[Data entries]
++++++

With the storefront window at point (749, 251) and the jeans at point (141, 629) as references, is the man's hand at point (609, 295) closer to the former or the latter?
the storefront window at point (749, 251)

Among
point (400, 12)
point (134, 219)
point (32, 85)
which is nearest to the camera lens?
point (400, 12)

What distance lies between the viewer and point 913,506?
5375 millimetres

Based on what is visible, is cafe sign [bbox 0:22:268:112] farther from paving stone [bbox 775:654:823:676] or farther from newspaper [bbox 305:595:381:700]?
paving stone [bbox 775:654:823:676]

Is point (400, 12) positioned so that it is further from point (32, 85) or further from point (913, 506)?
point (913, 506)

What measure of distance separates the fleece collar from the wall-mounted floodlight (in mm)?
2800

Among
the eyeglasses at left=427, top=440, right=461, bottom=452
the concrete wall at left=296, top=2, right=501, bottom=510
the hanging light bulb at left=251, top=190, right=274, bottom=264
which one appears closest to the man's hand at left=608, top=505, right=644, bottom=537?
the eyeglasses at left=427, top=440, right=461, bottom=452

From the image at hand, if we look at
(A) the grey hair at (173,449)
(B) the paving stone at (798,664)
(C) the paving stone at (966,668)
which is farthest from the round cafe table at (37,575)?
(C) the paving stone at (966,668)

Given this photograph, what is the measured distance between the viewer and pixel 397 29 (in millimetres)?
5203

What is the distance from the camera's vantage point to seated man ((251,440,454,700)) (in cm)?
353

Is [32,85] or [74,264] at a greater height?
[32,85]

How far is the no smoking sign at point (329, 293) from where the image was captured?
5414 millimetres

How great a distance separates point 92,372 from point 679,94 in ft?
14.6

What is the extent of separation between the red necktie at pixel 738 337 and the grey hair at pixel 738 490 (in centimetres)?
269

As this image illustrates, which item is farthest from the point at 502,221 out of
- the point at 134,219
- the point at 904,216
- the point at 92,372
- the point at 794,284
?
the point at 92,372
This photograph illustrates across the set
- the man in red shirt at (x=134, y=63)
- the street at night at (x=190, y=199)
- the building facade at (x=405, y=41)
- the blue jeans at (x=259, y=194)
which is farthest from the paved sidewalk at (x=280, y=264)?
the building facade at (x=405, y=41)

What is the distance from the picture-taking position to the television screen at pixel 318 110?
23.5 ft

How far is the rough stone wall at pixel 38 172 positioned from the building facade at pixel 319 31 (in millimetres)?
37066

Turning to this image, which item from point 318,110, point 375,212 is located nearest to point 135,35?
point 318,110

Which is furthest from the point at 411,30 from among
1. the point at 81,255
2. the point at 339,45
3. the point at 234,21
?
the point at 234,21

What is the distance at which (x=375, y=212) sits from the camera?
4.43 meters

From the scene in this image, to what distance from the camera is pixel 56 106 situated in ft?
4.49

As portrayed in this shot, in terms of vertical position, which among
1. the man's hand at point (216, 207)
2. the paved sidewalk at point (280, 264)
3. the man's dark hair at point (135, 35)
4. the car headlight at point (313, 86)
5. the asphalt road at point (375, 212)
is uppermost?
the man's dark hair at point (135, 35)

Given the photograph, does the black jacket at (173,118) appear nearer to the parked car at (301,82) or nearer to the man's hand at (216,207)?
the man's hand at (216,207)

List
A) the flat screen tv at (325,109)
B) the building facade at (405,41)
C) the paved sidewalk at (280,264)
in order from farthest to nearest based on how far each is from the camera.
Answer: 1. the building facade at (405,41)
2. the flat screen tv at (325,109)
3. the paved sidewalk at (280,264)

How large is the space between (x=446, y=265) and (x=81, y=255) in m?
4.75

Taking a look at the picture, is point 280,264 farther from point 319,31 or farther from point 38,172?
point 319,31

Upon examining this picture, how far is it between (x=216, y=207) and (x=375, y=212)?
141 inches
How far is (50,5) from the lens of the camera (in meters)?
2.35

++++++

--- WORK TO BE COMPLETED ---
Can you express every line of the records above as a JSON list of strings, with one string per line and the blank lines omitted?

--- EXERCISE RESPONSE ---
[
  "With the storefront window at point (749, 251) and the jeans at point (141, 629) as references, is the man's hand at point (609, 295) closer to the former or the latter?",
  "the storefront window at point (749, 251)",
  "Among",
  "point (400, 12)",
  "point (134, 219)",
  "point (32, 85)",
  "which is nearest to the camera lens?",
  "point (400, 12)",
  "What distance lies between the viewer and point 913,506?",
  "5375 millimetres",
  "Based on what is visible, is cafe sign [bbox 0:22:268:112] farther from paving stone [bbox 775:654:823:676] or farther from newspaper [bbox 305:595:381:700]?",
  "paving stone [bbox 775:654:823:676]",
  "Is point (400, 12) positioned so that it is further from point (32, 85) or further from point (913, 506)?",
  "point (913, 506)",
  "What measure of distance separates the fleece collar from the wall-mounted floodlight (in mm)?",
  "2800",
  "Among",
  "the eyeglasses at left=427, top=440, right=461, bottom=452",
  "the concrete wall at left=296, top=2, right=501, bottom=510",
  "the hanging light bulb at left=251, top=190, right=274, bottom=264",
  "which one appears closest to the man's hand at left=608, top=505, right=644, bottom=537?",
  "the eyeglasses at left=427, top=440, right=461, bottom=452",
  "From the image at hand, if we look at",
  "(A) the grey hair at (173,449)",
  "(B) the paving stone at (798,664)",
  "(C) the paving stone at (966,668)",
  "which is farthest from the round cafe table at (37,575)?",
  "(C) the paving stone at (966,668)",
  "Given this photograph, what is the measured distance between the viewer and pixel 397 29 (in millimetres)?",
  "5203",
  "What is the distance from the camera's vantage point to seated man ((251,440,454,700)) (in cm)?",
  "353",
  "Is [32,85] or [74,264] at a greater height?",
  "[32,85]",
  "How far is the no smoking sign at point (329, 293) from where the image was captured?",
  "5414 millimetres",
  "How great a distance separates point 92,372 from point 679,94 in ft?",
  "14.6",
  "What is the extent of separation between the red necktie at pixel 738 337 and the grey hair at pixel 738 490 (in centimetres)?",
  "269",
  "As this image illustrates, which item is farthest from the point at 502,221 out of",
  "- the point at 134,219",
  "- the point at 904,216",
  "- the point at 92,372",
  "- the point at 794,284",
  "?",
  "the point at 92,372",
  "This photograph illustrates across the set",
  "- the man in red shirt at (x=134, y=63)",
  "- the street at night at (x=190, y=199)",
  "- the building facade at (x=405, y=41)",
  "- the blue jeans at (x=259, y=194)",
  "which is farthest from the paved sidewalk at (x=280, y=264)?",
  "the building facade at (x=405, y=41)",
  "What is the distance from the picture-taking position to the television screen at pixel 318 110?",
  "23.5 ft",
  "How far is the rough stone wall at pixel 38 172 positioned from the building facade at pixel 319 31 (in millimetres)?",
  "37066",
  "Turning to this image, which item from point 318,110, point 375,212 is located nearest to point 135,35?",
  "point 318,110",
  "Which is furthest from the point at 411,30 from among",
  "1. the point at 81,255",
  "2. the point at 339,45",
  "3. the point at 234,21",
  "?",
  "the point at 234,21",
  "What is the distance at which (x=375, y=212) sits from the camera?",
  "4.43 meters",
  "From the scene in this image, to what distance from the camera is pixel 56 106 situated in ft?",
  "4.49",
  "As portrayed in this shot, in terms of vertical position, which among",
  "1. the man's hand at point (216, 207)",
  "2. the paved sidewalk at point (280, 264)",
  "3. the man's dark hair at point (135, 35)",
  "4. the car headlight at point (313, 86)",
  "5. the asphalt road at point (375, 212)",
  "is uppermost?",
  "the man's dark hair at point (135, 35)",
  "Given the photograph, does the black jacket at (173,118) appear nearer to the parked car at (301,82) or nearer to the man's hand at (216,207)?",
  "the man's hand at (216,207)",
  "List",
  "A) the flat screen tv at (325,109)",
  "B) the building facade at (405,41)",
  "C) the paved sidewalk at (280,264)",
  "in order from farthest to nearest based on how far each is from the camera.",
  "Answer: 1. the building facade at (405,41)",
  "2. the flat screen tv at (325,109)",
  "3. the paved sidewalk at (280,264)",
  "How large is the space between (x=446, y=265) and (x=81, y=255) in m?",
  "4.75",
  "Taking a look at the picture, is point 280,264 farther from point 319,31 or farther from point 38,172?",
  "point 319,31",
  "Upon examining this picture, how far is it between (x=216, y=207) and (x=375, y=212)?",
  "141 inches",
  "How far is (50,5) from the lens of the camera (in meters)?",
  "2.35"
]